++++ RECORDS FOR PROCESSING ++++

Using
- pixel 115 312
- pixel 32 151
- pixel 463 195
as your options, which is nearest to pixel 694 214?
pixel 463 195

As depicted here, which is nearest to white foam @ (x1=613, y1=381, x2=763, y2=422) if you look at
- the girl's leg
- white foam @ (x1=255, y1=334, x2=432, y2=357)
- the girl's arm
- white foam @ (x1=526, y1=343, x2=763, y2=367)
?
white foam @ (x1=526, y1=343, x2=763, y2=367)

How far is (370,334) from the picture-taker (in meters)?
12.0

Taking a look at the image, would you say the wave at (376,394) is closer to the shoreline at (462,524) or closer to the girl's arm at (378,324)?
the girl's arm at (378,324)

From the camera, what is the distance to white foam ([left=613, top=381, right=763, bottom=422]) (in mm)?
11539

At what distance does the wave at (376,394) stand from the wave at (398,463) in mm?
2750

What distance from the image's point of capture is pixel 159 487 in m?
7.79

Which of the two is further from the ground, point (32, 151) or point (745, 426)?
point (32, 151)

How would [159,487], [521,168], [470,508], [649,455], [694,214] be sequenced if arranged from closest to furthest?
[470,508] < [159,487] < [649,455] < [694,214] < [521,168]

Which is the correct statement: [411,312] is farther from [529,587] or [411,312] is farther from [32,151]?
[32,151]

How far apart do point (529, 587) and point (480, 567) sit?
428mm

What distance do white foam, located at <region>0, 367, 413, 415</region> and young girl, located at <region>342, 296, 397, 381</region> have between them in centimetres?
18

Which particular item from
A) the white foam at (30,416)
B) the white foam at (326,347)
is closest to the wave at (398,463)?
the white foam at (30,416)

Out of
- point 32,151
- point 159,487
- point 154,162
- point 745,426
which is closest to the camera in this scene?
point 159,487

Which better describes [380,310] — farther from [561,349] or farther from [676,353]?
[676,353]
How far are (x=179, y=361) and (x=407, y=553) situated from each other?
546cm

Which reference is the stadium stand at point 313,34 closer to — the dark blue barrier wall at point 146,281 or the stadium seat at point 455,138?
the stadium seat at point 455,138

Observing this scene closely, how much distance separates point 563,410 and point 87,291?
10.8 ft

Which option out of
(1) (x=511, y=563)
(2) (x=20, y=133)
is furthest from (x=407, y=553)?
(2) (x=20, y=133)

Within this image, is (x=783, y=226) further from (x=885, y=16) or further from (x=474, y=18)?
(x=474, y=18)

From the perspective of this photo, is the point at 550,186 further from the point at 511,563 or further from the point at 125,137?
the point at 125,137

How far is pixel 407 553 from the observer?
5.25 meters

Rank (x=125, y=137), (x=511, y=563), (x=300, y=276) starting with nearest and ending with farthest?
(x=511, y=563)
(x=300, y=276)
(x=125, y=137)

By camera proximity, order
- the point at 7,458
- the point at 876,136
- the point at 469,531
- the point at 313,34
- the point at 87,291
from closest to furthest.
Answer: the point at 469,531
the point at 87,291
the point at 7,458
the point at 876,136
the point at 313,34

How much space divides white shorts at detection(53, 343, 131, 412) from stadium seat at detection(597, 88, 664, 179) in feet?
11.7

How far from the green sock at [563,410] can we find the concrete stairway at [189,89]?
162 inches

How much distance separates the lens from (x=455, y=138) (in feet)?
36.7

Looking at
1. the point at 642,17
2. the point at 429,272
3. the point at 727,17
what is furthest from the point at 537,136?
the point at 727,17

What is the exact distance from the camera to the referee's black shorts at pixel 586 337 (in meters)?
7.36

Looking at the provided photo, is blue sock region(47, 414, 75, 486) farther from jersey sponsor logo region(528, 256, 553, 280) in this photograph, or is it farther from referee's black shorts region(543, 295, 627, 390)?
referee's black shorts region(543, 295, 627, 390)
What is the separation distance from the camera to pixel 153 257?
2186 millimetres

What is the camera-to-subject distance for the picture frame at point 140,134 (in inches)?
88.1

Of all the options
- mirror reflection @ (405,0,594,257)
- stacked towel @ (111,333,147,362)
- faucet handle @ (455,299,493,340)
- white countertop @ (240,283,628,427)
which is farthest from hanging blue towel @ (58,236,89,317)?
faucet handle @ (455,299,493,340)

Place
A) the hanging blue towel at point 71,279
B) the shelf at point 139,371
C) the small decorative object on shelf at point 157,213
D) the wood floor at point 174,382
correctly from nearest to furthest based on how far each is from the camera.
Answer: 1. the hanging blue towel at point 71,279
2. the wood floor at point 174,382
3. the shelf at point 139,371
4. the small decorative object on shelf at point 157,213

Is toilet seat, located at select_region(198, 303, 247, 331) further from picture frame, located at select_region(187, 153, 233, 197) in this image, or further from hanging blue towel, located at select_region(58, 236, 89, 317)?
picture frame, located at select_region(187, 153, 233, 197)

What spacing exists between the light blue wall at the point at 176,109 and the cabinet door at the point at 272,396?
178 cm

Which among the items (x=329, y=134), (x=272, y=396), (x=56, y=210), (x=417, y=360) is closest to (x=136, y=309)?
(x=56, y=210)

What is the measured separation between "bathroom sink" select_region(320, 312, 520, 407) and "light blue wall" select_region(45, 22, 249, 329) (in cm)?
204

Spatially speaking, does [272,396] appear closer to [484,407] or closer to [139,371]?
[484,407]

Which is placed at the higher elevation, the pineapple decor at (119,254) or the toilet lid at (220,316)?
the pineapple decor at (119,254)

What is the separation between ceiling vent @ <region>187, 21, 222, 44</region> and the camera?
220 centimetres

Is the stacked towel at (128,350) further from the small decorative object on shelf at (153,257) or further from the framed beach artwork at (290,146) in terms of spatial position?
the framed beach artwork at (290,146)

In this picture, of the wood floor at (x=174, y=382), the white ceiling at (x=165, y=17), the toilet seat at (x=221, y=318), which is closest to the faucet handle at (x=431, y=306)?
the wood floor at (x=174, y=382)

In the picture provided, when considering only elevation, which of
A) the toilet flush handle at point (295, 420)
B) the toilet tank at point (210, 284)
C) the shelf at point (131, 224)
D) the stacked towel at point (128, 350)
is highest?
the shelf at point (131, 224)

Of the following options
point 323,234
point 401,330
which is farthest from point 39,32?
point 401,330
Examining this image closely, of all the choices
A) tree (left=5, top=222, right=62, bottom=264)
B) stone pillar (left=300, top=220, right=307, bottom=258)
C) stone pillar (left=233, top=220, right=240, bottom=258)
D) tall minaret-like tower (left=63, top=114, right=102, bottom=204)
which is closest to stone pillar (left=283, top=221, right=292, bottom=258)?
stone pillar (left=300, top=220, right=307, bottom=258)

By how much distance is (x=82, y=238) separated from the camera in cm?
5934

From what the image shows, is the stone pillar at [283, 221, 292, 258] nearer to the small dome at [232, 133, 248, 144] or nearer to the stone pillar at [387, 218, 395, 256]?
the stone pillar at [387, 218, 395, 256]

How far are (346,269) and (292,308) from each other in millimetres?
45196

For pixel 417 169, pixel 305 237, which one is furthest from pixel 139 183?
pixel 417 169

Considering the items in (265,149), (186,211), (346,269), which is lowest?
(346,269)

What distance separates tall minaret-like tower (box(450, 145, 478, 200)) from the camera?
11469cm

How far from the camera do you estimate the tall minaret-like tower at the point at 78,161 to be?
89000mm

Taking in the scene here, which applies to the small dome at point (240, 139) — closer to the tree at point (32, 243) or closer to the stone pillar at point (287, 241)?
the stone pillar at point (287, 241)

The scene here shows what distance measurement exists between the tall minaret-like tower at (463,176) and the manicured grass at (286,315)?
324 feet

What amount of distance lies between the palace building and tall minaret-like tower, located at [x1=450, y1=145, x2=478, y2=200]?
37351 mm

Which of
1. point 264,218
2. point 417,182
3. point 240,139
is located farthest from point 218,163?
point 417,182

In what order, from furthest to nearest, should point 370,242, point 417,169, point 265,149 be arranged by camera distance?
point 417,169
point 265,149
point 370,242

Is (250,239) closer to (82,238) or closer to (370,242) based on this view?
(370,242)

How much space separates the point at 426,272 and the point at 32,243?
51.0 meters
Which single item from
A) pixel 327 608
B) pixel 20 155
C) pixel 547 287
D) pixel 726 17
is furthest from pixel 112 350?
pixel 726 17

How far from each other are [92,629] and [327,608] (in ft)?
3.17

++++

_DIRECTIONS FOR THIS TASK_
From the line containing "What amount of" through the closing line of the material above, return every line exactly and omit all others.

_WRITTEN SOLUTION_
What amount of distance lies between the palace building and tall minaret-like tower, located at [x1=450, y1=145, x2=478, y2=200]?
37351 mm

Which of
1. point 264,218
2. point 417,182
3. point 240,139
is located farthest from point 218,163?
point 417,182

In what order, from furthest to nearest, should point 370,242, point 417,169, point 265,149 be arranged by camera distance?
point 417,169
point 265,149
point 370,242

Is (250,239) closer to (82,238) or closer to (370,242) based on this view?
(370,242)

How much space separates the point at 426,272 and the point at 32,243?
51.0 meters
Which single item from
A) pixel 327 608
B) pixel 20 155
C) pixel 547 287
D) pixel 726 17
is furthest from pixel 112 350?
pixel 726 17

How far from each other are [92,629] and [327,608] (in ft)?
3.17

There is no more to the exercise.